La crisi sanitaria può trasformarsi in una recessione globale e minare la stabilità finanziaria. Serve una immediata risposta europea, con la costruzione di sistema di assicurazione comune e reciproca, che aiuti le imprese a superare il momento critico.

Il rischio sistemico dovuto al coronavirus

Dall’inizio dell’anno Covid-19, un nuovo virus, si sta diffondendo a livello globale, creando la percezione di una pandemia incontrollata che potrebbe cambiare le nostre vite. La conseguente riduzione dell’attività economica in tutto il mondo minaccia di causare una recessione globale e di danneggiare la stabilità finanziaria. Diversi governi hanno imposto norme rigorose per evitare contatti non necessari con persone già infette, per proteggere le fasce vulnerabili della popolazione. Ciò ha portato alla chiusura di scuole, università e aziende, gettando un’ombra sulla situazione internazionale come non si vedeva da decenni.

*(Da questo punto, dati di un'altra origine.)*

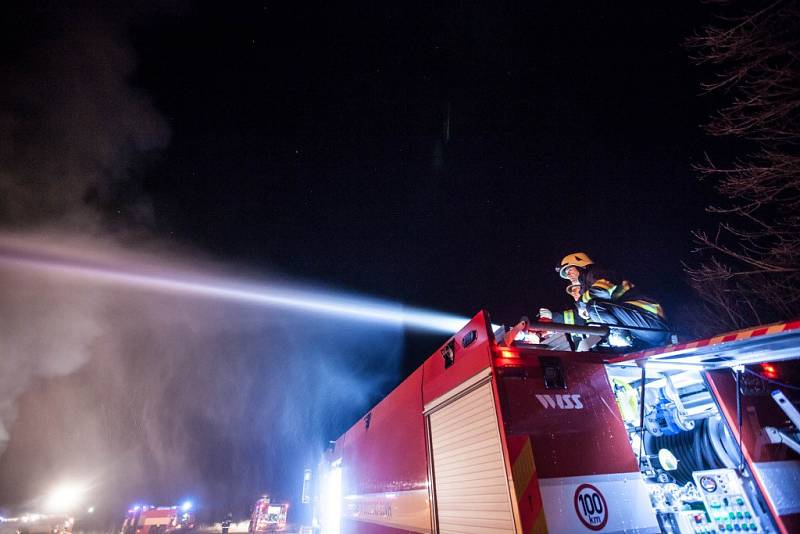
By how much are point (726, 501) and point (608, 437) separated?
101 centimetres

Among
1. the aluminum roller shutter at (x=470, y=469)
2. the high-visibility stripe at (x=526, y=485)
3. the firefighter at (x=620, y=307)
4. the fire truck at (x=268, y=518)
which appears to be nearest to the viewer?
the high-visibility stripe at (x=526, y=485)

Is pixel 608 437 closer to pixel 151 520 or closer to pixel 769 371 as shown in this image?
pixel 769 371

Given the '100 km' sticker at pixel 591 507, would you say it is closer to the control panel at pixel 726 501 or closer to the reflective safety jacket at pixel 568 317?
the control panel at pixel 726 501

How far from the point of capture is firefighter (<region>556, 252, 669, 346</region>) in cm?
419

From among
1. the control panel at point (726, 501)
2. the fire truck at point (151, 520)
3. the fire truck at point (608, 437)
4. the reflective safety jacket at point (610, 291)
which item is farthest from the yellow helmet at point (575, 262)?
the fire truck at point (151, 520)

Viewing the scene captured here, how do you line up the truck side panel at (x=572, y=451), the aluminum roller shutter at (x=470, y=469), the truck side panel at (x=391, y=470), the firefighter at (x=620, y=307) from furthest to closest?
the truck side panel at (x=391, y=470) → the firefighter at (x=620, y=307) → the aluminum roller shutter at (x=470, y=469) → the truck side panel at (x=572, y=451)

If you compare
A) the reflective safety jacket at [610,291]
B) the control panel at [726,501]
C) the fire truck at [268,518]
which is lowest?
the fire truck at [268,518]

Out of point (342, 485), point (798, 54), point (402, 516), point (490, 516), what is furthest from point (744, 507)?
point (342, 485)

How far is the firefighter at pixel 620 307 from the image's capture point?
13.8 feet

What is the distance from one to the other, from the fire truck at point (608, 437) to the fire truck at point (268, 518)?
23.7 metres

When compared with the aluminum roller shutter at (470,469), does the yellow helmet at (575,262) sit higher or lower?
higher

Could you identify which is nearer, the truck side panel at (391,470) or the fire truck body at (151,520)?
the truck side panel at (391,470)

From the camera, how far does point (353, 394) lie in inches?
1188

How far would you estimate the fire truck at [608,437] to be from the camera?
2809 millimetres
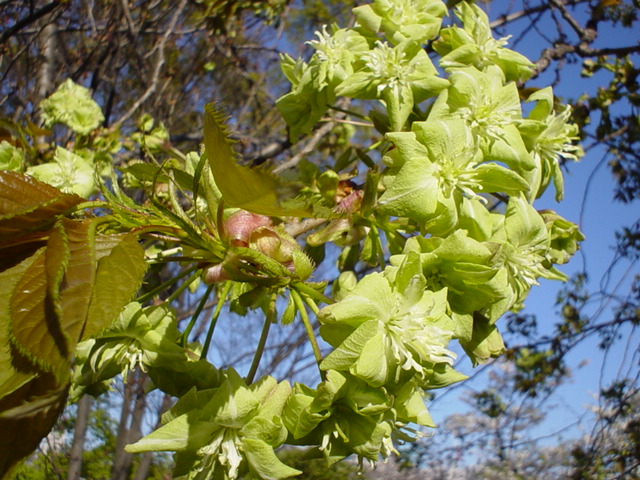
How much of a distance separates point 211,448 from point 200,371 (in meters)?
0.14

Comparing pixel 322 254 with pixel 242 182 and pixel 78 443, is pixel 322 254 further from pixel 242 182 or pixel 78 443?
pixel 78 443

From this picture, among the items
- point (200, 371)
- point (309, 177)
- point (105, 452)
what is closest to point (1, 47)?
point (309, 177)

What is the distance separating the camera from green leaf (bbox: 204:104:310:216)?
1.81ft

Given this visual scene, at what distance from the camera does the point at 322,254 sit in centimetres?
144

Le implicazioni per l’attività economica – produzione e, su scala crescente, consumo – sono gravi. Una volta esaurite le scorte, la produzione dovrà rallentare, con conseguenze a catena su tutta la filiera produttiva. Il settore dei servizi è tra i più colpiti, in particolare turismo e intrattenimento. L’ansia tra i consumatori condizionerà pesantemente il consumo individuale e di conseguenza i ricavi delle imprese.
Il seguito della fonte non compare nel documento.